#### Material for this exercise

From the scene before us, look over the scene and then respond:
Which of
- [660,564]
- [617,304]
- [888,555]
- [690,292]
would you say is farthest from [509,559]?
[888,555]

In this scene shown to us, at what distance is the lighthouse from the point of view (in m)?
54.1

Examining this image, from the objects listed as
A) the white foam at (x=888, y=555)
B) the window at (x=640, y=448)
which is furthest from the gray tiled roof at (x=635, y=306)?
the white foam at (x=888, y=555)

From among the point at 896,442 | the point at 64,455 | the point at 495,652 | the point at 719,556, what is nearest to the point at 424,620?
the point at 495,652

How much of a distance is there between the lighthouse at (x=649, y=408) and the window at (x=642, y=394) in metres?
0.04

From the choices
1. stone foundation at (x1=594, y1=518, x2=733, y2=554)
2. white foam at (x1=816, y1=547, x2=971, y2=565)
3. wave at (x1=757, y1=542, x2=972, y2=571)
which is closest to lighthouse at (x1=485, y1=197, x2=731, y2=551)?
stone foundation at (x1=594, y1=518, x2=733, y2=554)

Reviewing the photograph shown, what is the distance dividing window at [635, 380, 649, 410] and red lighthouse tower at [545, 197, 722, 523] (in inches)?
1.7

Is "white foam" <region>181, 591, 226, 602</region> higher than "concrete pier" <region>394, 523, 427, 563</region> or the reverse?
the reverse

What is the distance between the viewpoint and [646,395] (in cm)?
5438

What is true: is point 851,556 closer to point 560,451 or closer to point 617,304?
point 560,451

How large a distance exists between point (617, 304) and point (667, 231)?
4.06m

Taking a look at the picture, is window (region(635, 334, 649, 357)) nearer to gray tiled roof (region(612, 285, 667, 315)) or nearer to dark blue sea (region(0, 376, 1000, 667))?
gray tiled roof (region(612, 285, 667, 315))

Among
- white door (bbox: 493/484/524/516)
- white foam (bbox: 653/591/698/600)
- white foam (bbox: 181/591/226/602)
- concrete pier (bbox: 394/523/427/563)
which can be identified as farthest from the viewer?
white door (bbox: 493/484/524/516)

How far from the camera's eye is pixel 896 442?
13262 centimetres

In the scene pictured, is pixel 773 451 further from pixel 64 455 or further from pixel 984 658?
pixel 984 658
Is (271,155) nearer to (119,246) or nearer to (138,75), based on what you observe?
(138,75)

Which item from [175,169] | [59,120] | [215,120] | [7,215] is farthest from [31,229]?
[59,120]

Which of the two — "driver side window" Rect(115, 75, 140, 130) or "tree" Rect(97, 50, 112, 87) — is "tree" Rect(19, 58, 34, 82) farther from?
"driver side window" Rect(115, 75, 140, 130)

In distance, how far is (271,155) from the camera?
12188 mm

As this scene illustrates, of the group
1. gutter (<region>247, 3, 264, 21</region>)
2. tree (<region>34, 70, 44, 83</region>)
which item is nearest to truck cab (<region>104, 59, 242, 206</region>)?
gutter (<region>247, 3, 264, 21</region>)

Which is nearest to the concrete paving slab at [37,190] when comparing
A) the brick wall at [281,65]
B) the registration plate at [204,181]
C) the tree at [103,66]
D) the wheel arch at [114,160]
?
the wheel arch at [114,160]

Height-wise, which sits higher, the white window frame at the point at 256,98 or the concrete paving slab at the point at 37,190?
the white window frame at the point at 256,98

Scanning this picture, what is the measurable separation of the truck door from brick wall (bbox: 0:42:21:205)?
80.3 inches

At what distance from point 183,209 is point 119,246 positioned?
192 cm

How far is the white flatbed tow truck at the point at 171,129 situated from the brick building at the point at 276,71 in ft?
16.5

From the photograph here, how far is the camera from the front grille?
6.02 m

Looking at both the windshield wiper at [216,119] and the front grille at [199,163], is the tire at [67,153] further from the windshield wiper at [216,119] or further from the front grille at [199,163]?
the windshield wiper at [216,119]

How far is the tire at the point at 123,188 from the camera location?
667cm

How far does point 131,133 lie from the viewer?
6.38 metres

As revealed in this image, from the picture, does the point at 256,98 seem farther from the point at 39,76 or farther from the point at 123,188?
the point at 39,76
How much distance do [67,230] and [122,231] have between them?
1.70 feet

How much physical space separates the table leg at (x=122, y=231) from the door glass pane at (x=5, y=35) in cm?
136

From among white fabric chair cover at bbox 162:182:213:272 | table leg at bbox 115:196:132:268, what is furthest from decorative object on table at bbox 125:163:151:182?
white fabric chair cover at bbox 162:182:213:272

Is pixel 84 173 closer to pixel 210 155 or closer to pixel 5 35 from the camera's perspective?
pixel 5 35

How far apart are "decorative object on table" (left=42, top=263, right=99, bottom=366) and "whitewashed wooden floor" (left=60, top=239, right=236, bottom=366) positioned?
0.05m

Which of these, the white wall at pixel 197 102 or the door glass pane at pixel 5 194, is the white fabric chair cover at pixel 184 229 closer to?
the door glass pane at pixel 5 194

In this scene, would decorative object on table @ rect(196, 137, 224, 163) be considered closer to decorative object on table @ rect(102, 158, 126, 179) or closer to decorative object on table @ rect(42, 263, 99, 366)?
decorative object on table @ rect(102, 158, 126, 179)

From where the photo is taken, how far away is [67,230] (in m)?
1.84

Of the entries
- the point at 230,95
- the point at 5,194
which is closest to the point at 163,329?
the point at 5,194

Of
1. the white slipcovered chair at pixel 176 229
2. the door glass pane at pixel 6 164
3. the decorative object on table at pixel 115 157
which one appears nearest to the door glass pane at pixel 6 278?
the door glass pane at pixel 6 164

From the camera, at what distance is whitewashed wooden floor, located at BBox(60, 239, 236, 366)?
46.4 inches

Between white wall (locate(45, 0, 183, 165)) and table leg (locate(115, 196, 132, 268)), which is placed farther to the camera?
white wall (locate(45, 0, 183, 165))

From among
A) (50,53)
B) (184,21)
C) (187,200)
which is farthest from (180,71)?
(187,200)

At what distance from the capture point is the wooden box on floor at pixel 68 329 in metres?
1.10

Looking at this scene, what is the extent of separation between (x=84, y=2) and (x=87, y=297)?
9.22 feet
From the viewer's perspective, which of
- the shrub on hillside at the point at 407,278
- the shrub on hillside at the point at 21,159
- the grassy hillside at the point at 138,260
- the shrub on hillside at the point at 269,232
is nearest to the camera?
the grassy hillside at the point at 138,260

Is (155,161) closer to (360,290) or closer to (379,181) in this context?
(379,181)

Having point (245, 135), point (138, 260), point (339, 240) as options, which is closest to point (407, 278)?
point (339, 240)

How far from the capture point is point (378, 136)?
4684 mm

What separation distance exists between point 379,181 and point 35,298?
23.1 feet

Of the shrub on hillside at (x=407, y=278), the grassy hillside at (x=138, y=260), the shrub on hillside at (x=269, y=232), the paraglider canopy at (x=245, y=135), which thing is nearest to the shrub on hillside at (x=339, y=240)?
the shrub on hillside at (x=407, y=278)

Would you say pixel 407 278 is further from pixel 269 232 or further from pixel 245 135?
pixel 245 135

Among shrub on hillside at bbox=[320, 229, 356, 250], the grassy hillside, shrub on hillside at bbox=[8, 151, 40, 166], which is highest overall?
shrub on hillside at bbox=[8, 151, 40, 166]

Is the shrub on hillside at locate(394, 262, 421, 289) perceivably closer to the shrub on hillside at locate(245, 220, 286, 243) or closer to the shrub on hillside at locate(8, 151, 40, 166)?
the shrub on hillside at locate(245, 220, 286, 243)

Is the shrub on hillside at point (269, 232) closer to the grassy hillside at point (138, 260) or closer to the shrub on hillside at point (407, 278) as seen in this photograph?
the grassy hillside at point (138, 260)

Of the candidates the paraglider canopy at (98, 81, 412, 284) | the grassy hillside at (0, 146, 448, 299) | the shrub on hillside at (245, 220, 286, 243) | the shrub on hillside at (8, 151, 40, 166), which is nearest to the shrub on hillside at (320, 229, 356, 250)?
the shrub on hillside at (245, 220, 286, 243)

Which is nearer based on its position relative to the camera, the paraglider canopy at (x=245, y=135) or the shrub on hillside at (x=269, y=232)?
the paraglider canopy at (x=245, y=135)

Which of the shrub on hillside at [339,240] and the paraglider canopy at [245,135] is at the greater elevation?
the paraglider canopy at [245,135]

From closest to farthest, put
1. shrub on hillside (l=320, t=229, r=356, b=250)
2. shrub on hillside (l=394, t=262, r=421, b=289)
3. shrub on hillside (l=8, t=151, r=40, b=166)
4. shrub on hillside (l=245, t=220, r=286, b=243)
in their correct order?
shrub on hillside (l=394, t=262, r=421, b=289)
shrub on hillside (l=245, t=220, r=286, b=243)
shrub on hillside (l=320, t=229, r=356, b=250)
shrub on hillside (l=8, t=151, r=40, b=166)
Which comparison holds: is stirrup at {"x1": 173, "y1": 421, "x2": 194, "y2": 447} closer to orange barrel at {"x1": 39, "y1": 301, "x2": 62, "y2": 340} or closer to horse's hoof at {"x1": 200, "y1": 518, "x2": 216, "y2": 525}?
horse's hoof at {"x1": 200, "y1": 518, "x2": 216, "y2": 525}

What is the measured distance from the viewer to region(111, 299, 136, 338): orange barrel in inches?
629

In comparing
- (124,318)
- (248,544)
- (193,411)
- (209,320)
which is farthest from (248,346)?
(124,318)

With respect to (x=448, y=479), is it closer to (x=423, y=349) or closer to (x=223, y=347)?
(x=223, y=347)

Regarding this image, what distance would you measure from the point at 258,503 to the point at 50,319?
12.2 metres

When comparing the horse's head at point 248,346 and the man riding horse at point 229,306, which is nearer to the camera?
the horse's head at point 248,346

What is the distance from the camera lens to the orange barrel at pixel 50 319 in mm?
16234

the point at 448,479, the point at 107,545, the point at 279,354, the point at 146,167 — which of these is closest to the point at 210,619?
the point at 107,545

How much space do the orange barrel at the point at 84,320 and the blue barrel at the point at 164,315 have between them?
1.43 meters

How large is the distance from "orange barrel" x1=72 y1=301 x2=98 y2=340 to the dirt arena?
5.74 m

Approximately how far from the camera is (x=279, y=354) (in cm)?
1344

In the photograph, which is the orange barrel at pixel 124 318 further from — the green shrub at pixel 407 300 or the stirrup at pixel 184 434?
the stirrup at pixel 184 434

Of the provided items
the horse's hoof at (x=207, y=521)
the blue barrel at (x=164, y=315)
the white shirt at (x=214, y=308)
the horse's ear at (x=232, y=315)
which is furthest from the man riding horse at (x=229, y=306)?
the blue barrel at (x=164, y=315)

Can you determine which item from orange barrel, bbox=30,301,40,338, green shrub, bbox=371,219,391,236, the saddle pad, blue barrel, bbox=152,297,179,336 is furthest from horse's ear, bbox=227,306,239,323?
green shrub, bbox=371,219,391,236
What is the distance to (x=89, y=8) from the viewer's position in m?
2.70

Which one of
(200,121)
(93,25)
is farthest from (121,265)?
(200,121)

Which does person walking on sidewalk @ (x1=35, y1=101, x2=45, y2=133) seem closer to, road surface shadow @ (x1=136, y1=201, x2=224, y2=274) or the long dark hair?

########

## Directions for this task
Every line from the one containing "Can you determine" through the end of the data must be repeated exactly, and no other line.

## Task output
Can you determine which item from orange barrel, bbox=30,301,40,338, green shrub, bbox=371,219,391,236, the saddle pad, blue barrel, bbox=152,297,179,336 is furthest from horse's ear, bbox=227,306,239,323?
green shrub, bbox=371,219,391,236
What is the distance to (x=89, y=8) from the viewer's position in m?
2.70

Which one of
(200,121)
(93,25)
is farthest from (121,265)?
(200,121)

Which does person walking on sidewalk @ (x1=35, y1=101, x2=45, y2=133) seem closer to, road surface shadow @ (x1=136, y1=201, x2=224, y2=274) or the long dark hair?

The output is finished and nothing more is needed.